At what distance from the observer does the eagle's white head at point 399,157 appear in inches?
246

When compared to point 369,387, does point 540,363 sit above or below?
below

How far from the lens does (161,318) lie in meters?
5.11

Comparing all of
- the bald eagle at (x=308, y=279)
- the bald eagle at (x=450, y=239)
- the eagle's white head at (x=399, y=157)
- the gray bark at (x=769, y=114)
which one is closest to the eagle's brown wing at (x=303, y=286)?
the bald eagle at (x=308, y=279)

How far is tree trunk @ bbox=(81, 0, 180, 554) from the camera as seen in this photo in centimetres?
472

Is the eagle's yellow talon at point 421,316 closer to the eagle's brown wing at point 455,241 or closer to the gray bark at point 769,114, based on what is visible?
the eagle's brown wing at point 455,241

===============

**DIRECTIVE:** Pull out each of the lines above that contains the word "head".

**SOLUTION FOR THIS TASK:**
At what distance from the observer does the eagle's white head at point 399,157 appear in inches?
- the eagle's white head at (x=399, y=157)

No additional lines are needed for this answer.